Written problem >> What follows is a block of records; reproduce all of it verbatim.

Items listed in a dataset:
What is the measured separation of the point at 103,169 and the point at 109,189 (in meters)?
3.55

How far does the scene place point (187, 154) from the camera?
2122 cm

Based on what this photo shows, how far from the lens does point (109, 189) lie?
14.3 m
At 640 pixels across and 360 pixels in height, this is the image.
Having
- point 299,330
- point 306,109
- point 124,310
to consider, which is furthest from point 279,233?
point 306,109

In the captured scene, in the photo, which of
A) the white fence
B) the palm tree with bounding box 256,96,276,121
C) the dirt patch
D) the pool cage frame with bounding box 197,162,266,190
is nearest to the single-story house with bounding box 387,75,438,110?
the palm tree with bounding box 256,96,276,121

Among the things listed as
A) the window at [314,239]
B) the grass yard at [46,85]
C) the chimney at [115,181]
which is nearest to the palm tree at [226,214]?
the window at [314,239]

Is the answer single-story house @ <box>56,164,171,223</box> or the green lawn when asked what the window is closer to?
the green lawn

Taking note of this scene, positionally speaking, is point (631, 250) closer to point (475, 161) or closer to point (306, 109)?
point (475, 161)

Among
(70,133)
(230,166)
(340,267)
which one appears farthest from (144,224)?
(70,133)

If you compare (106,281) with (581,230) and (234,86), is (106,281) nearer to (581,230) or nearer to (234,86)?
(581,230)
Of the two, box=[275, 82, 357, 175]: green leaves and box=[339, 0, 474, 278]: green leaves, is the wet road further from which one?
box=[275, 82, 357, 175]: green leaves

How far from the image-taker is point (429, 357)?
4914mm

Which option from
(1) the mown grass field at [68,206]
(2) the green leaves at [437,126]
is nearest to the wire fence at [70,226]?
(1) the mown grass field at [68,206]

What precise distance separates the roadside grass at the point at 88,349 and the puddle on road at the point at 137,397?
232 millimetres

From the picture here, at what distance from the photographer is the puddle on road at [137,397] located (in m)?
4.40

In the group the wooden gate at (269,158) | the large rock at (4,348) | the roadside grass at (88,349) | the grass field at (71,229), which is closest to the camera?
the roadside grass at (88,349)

The solution >>
What is the measured separation of the point at 103,169 and the point at 109,189 (in meters)?
3.55

How far does the scene place point (187, 154) from the camera?
2122 cm

Based on what this photo shows, how far from the lens does point (109, 189) lie?
14.3 m
At 640 pixels across and 360 pixels in height, this is the image.
Having
- point 299,330
- point 306,109
- point 124,310
to consider, which is furthest from point 279,233?
point 306,109

In the captured scene, in the photo, which of
A) the white fence
B) the palm tree with bounding box 256,96,276,121
C) the dirt patch
D) the pool cage frame with bounding box 197,162,266,190
is nearest to the single-story house with bounding box 387,75,438,110?
the palm tree with bounding box 256,96,276,121

Among the things listed as
A) the window at [314,239]
B) the grass yard at [46,85]
C) the chimney at [115,181]
which is nearest to the palm tree at [226,214]?
the window at [314,239]

Is the answer single-story house @ <box>56,164,171,223</box> or the green lawn when asked what the window is closer to?
the green lawn

Taking note of this scene, positionally speaking, is point (631, 250) closer to point (475, 161) or closer to point (306, 109)?
point (475, 161)

Among
(70,133)
(230,166)
(340,267)
which one appears farthest from (144,224)?
(70,133)

If you compare (106,281) with (581,230) and (234,86), is (106,281) nearer to (581,230) or nearer to (234,86)?
(581,230)
Of the two, box=[275, 82, 357, 175]: green leaves and box=[339, 0, 474, 278]: green leaves, is the wet road further from which one?
box=[275, 82, 357, 175]: green leaves

How far from the image-taker is point (429, 357)?
4914mm

Which option from
(1) the mown grass field at [68,206]
(2) the green leaves at [437,126]
is nearest to the wire fence at [70,226]?
(1) the mown grass field at [68,206]

What precise distance separates the roadside grass at the point at 88,349 and the puddle on road at the point at 137,397?
232 millimetres

From the picture here, at what distance from the photographer is the puddle on road at [137,397] located (in m)?
4.40

In the group the wooden gate at (269,158) | the large rock at (4,348) | the roadside grass at (88,349) | the grass field at (71,229), which is closest to the camera?
the roadside grass at (88,349)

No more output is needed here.